Mr Reid was speaking after 174 new cases were confirmed yesterday, marking the highest daily number since mid-May.
Clusters in a number of meat factories have been a factor in the spike in new infections in Kildare, Laois and Offaly - the three counties now under a local lockdown for two weeks.
One factory - O'Brien's Fine Foods in Timahoe, Co Kildare - has seen 86 cases confirmed among staff in recent days.
Normal operations at that plant have been halted until 18th August, with the firm today pledging that employees will be tested every 14 days once operations resume.
Kildare Chilling Company - another site which has recently seen a number of cases - has suspended processing operations due to the outbreak.
However, Health Minister Stephen Donnelly has said it's his personal view that any other meat plants affected by an outbreak also shouldn't open tomorrow.
Speaking on On The Record today, HSE CEO Paul Reid said efforts need to be made to control outbreaks in meat plants.
He said: "I do want to recognise [management] have put in place a lot of measures in a lot of the plants.
"But in some cases we have had to close down plants, and we'll do so on public health grounds in the future.

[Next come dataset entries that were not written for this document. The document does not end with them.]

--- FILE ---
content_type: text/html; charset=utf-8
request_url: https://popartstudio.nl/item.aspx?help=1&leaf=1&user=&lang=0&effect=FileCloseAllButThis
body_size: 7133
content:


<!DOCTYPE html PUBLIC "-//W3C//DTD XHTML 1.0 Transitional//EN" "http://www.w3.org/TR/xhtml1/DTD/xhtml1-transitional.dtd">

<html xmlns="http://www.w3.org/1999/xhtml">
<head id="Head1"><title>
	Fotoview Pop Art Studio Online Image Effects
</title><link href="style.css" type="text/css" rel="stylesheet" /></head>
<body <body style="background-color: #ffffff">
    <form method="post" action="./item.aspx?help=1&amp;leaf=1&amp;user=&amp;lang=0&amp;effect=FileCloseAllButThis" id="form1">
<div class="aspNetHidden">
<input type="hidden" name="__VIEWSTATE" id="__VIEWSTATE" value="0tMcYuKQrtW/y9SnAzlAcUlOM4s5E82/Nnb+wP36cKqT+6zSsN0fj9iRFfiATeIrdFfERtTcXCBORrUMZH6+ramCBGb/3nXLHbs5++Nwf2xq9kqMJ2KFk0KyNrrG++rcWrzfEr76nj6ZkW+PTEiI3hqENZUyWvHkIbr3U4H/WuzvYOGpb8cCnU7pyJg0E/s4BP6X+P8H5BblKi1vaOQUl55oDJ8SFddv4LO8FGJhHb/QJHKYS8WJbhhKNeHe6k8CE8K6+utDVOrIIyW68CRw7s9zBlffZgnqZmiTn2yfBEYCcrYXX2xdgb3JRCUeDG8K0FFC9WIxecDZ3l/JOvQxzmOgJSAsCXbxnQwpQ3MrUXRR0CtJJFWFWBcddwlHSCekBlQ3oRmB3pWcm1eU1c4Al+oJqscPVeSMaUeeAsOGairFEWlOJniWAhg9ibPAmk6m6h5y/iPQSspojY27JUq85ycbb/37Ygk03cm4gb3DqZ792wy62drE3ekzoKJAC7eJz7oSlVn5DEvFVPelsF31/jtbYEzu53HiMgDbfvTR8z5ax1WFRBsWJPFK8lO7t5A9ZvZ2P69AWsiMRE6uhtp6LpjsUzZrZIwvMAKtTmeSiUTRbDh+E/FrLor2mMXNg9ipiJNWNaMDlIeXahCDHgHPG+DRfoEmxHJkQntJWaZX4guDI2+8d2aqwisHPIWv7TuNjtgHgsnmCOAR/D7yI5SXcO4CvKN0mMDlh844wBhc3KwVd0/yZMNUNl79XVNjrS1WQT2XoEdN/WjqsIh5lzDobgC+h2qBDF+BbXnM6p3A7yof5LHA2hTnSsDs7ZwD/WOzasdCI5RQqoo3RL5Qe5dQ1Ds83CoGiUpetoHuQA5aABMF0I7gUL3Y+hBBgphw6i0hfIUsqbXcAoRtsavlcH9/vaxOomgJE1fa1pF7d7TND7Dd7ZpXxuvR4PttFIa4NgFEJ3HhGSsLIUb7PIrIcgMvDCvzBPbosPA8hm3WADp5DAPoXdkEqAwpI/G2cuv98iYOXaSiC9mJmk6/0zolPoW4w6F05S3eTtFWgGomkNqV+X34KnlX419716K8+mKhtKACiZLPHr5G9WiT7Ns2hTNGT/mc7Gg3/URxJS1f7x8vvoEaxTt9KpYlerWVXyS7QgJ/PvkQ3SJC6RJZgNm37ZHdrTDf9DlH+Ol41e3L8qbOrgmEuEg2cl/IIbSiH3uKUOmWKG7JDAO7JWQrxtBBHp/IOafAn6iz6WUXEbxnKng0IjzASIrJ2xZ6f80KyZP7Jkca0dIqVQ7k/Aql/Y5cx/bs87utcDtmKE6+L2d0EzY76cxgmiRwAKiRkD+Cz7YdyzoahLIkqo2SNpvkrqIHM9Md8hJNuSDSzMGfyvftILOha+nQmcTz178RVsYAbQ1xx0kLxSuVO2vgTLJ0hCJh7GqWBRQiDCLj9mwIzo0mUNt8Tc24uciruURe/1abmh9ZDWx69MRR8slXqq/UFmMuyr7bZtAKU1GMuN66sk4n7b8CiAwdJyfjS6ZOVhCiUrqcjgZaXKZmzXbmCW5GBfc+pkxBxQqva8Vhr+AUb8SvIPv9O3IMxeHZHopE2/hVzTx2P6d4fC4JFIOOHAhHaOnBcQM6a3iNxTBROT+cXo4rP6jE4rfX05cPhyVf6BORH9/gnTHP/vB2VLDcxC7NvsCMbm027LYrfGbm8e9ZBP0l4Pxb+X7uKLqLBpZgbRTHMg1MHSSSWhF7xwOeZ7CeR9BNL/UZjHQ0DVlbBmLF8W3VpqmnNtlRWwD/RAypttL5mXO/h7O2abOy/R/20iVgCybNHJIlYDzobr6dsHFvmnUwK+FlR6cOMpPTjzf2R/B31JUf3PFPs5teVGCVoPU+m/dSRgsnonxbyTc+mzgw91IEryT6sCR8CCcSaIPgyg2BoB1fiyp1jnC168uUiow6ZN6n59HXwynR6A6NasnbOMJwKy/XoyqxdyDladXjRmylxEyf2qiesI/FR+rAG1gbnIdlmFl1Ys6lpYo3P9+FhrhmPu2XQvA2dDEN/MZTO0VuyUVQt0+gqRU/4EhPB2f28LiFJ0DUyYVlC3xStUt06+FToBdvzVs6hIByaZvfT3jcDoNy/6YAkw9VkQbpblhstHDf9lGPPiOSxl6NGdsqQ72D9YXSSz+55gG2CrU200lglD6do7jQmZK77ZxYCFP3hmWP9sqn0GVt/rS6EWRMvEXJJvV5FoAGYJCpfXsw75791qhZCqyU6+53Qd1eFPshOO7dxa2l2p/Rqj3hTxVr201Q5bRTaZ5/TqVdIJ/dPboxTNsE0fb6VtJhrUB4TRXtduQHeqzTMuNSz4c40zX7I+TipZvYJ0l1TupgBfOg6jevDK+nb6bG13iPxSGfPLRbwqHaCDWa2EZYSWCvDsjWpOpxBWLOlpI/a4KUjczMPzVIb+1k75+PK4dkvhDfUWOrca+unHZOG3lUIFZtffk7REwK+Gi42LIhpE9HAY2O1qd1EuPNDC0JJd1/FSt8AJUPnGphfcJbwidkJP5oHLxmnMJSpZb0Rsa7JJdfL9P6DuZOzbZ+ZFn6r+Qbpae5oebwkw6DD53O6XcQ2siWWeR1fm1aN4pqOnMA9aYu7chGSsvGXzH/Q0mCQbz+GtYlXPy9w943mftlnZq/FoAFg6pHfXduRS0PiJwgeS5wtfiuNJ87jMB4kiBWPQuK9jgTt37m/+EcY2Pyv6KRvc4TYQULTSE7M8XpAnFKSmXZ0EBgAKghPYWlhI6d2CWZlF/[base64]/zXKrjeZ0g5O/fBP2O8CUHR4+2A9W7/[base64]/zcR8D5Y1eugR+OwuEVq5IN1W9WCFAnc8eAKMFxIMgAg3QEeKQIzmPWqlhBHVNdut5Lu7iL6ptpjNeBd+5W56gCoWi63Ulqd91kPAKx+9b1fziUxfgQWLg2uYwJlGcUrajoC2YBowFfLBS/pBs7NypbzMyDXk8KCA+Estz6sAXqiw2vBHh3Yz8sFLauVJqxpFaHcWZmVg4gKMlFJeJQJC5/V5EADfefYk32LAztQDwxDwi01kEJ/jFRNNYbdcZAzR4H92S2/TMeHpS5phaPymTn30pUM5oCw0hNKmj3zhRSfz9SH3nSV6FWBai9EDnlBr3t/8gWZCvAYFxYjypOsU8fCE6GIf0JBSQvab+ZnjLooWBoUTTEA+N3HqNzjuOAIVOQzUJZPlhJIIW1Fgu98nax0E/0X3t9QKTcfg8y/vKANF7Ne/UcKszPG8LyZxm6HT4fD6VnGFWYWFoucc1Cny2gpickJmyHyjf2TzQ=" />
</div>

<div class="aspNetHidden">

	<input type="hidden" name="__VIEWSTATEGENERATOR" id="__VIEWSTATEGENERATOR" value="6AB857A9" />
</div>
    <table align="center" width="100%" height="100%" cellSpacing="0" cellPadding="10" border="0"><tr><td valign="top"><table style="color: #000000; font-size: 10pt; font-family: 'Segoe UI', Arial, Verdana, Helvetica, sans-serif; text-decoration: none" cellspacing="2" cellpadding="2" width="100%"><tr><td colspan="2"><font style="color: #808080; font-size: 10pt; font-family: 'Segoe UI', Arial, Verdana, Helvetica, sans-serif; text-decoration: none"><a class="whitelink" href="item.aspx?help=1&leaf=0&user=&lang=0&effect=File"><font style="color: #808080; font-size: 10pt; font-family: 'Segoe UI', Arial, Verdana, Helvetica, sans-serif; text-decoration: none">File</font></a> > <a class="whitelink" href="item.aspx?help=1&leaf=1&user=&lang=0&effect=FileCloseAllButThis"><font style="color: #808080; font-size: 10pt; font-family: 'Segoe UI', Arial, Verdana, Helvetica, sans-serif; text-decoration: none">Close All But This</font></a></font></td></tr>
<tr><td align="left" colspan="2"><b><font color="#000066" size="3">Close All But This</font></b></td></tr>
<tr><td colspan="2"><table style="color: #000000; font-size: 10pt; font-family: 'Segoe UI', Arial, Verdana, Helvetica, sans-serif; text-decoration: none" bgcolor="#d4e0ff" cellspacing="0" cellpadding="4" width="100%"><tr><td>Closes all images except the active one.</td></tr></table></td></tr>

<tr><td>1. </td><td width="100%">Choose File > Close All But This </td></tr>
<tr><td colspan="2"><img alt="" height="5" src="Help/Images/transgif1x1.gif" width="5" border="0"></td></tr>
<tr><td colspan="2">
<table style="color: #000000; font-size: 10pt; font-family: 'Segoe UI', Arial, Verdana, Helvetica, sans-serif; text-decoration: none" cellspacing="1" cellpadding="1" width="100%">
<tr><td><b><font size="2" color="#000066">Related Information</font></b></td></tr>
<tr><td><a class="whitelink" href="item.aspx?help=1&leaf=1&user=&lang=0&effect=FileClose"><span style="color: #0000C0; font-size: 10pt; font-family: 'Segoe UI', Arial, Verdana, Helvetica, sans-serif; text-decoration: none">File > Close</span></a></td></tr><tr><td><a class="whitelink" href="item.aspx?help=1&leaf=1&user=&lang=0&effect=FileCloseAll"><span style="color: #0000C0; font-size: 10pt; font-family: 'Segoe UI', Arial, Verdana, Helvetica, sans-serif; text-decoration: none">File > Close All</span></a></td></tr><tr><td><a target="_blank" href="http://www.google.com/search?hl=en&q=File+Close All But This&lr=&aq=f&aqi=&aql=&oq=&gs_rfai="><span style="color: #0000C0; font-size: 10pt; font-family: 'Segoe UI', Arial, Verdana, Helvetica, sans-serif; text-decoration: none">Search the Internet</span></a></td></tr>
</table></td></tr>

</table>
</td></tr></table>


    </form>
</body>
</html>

"The reality from our perspective is our public health teams will call it. I have full confidence about how they'll call it.
"We have had teams mobilised - testing teams, tracing teams - all over the weekend in those affected areas and others."
Mr Reid said the issue of outbreaks in meat plants is a complex issue, with issues such as transportation of workers and infection control measures among those that need to be considered.
He observed: "A lot of the workforce in these plants - non-Irish [workers] in many cases, but not all - [are] primarily sharing accommodation, and transporting to work together.
"In some incidences, people are going into one site and some people going into another site... you have a risk of transmission outside of the plants, and in to the plants.
"There are language barriers which are more complex."
He noted that outside of Kildare, Laois and Offaly the data does not show Ireland being in a second wave or surge of coronavirus, with hospitals and ICUs not seeing major increases in admissions.
However, he said the virus 'doesn't get tired' - so everyone needs to match it with resilience and continued public health measures.